Sontay Massaley

Sontay Massaley

*The extremely frightening Ebola virus seems to have just appeared out of nowhere, and just as quickly and mysteriously, it has become epidemic. Thus far, four thousand persons have lost their lives, mainly in Liberia – where we first learned about it. And health officials don’t appear to be any closer to learning more about how it is contracted. Is it airborne? Is it similar to AIDS, where one must be in contact with an affected persons’ fluids?  Do you have to be in “direct” contact…and how close is ‘direct’?

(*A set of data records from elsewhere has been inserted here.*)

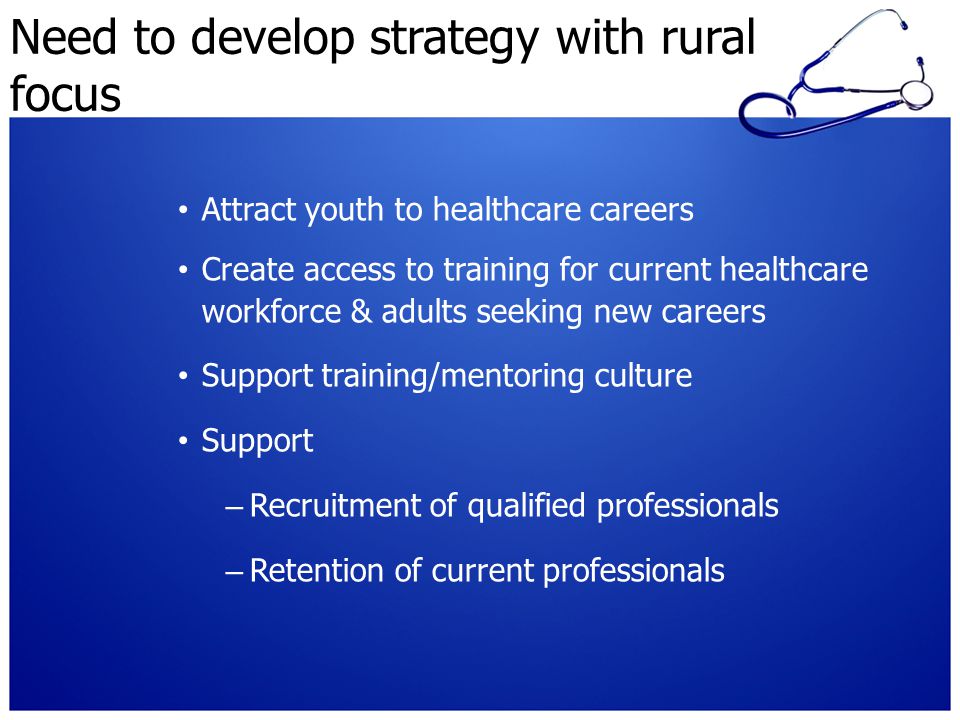 Need to develop strategy with rural focus

• Attract youth to healthcare careers
• Create access to training for current healthcare workforce & adults seeking new careers
• Support training/mentoring culture
• Support
– Recruitment of qualified professionals
– Retention of current professionals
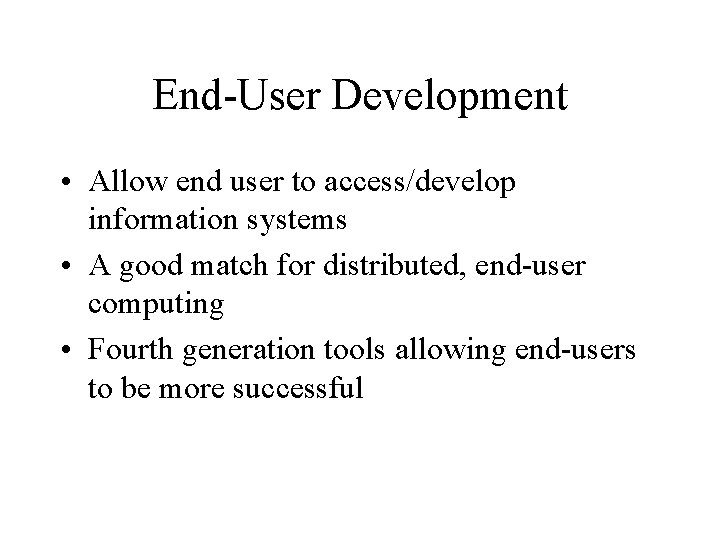 End-User Development

• Allow end user to access/develop information systems
• A good match for distributed, end-user computing
• Fourth generation tools allowing end-users to be more successful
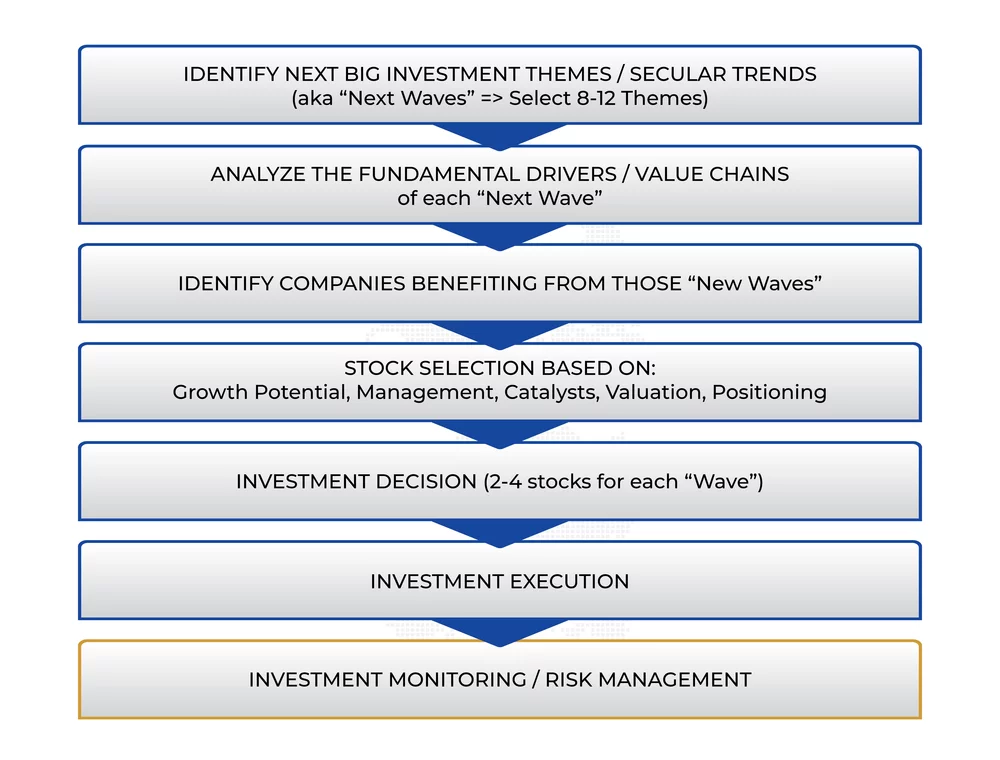 IDENTIFY NEXT BIG INVESTMENT THEMES / SECULAR TRENDS
(aka “Next Waves” => Select 8-12 Themes)

ANALYZE THE FUNDAMENTAL DRIVERS / VALUE CHAINS
of each “Next Wave”

IDENTIFY COMPANIES BENEFITING FROM THOSE “New Waves”

STOCK SELECTION BASED ON:
Growth Potential, Management, Catalysts, Valuation, Positioning

INVESTMENT DECISION (2-4 stocks for each “Wave”)

INVESTMENT EXECUTION

INVESTMENT MONITORING / RISK MANAGEMENT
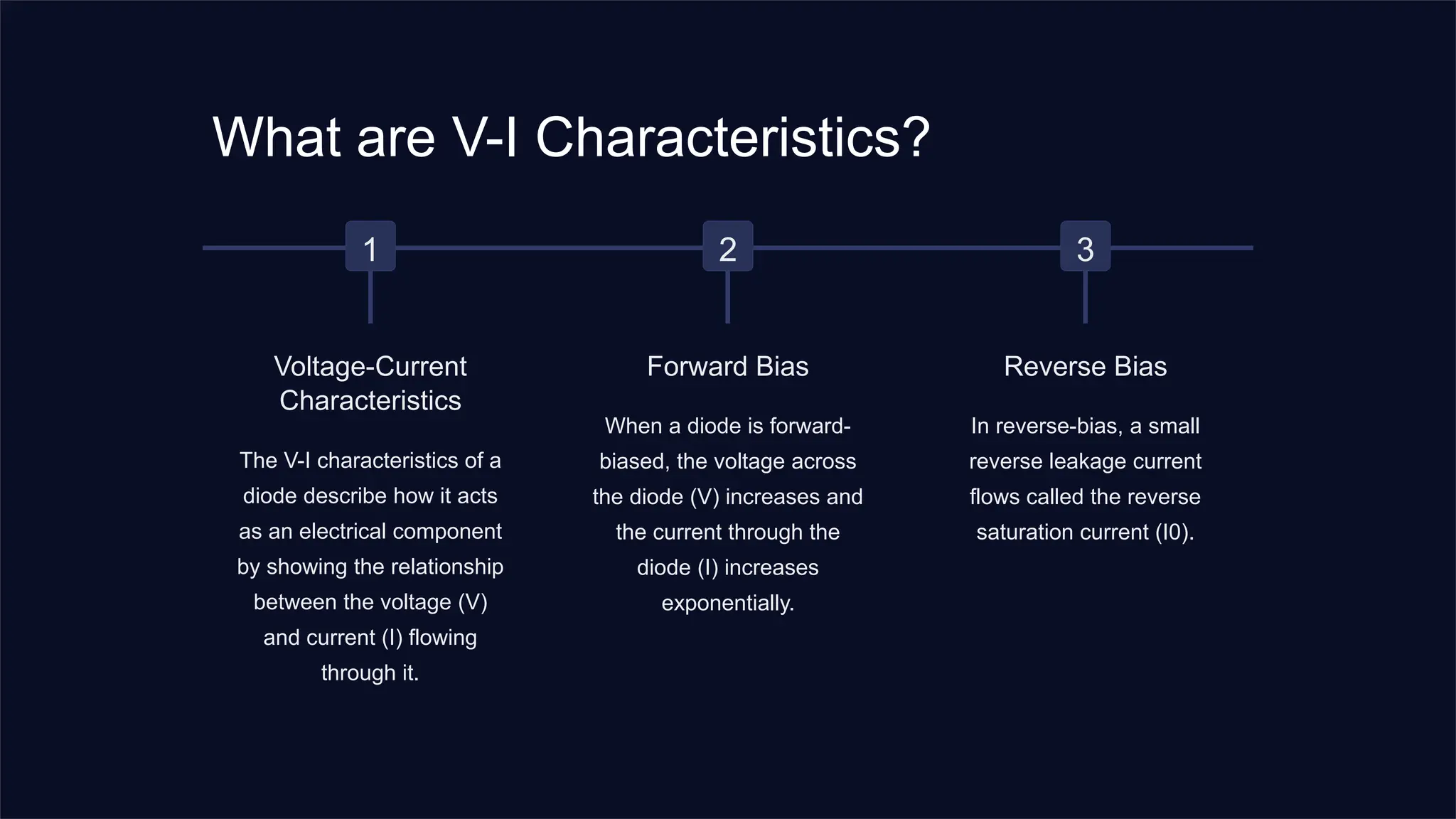 What are V-I Characteristics?

1

Voltage-Current Characteristics

The V-I characteristics of a diode describe how it acts as an electrical component by showing the relationship between the voltage (V) and current (I) flowing through it.

2

Forward Bias

When a diode is forward-biased, the voltage across the diode (V) increases and the current through the diode (I) increases exponentially.

3

Reverse Bias

In reverse-bias, a small reverse leakage current flows called the reverse saturation current (I0).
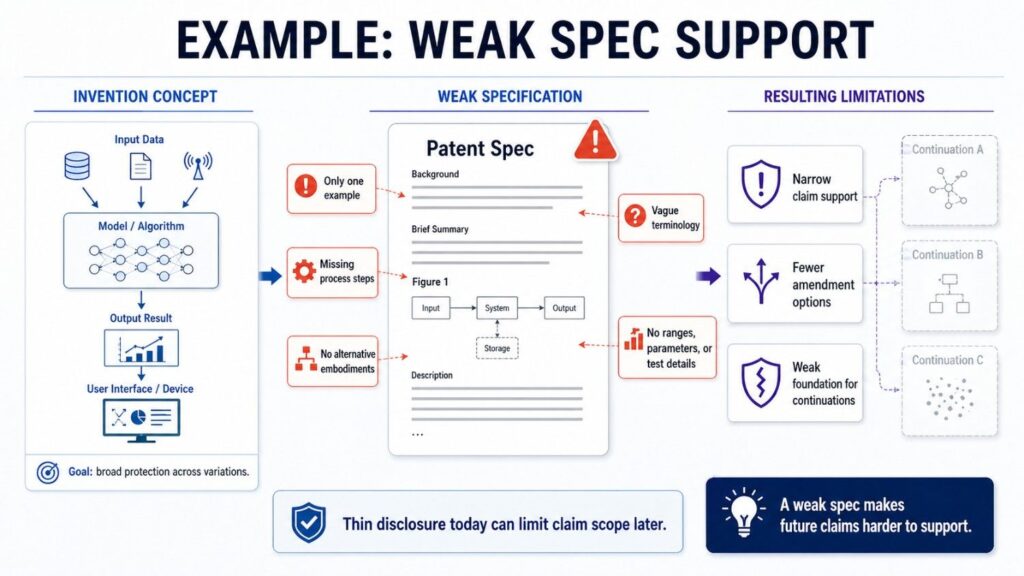 EXAMPLE: WEAK SPEC SUPPORT

INVENTION CONCEPT

Input Data

Model / Algorithm

Output Result

User Interface / Device

Goal: broad protection across variations.

WEAK SPECIFICATION

Only one example

Missing process steps

No alternative embodiments

Patent Spec

Background

Brief Summary

Figure 1

Input

System

Output

Storage

Description

...

Vague terminology

No ranges, parameters, or test details

RESULTING LIMITATIONS

Narrow claim support

Fewer amendment options

Weak foundation for continuations

Continuation A

Continuation B

Continuation C

Thin disclosure today can limit claim scope later.

A weak spec makes future claims harder to support.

According to the World Health Organization, the epidemic has a 70 percent mortality rate, and it is said to leave survivors immune to the strain that sickened them.

Survivors?

Yes. We know about the American survivors; those who returned from Liberia after helping tend to the affected there. All white. All survived. We know that a nurse that tended to Thomas Eric Duncan, the black man who traveled from Liberia to Dallas – and died days later. We also know about two nurses who contracted Ebola, one who had tended to Mr. Duncan has now been diagnosed. But what we are just now learning is that not everyone who carried the virus in Liberia, died from it.

We can actually put a face to a portion of the remaining 30-percent. People like Sontay Massaley, pictured above, who still live in Liberia; have managed to survive the Ebola virus, and lived to tell about it.

Perhaps some of the answers we seek in learning about the epidemic lies in the living, not the dead.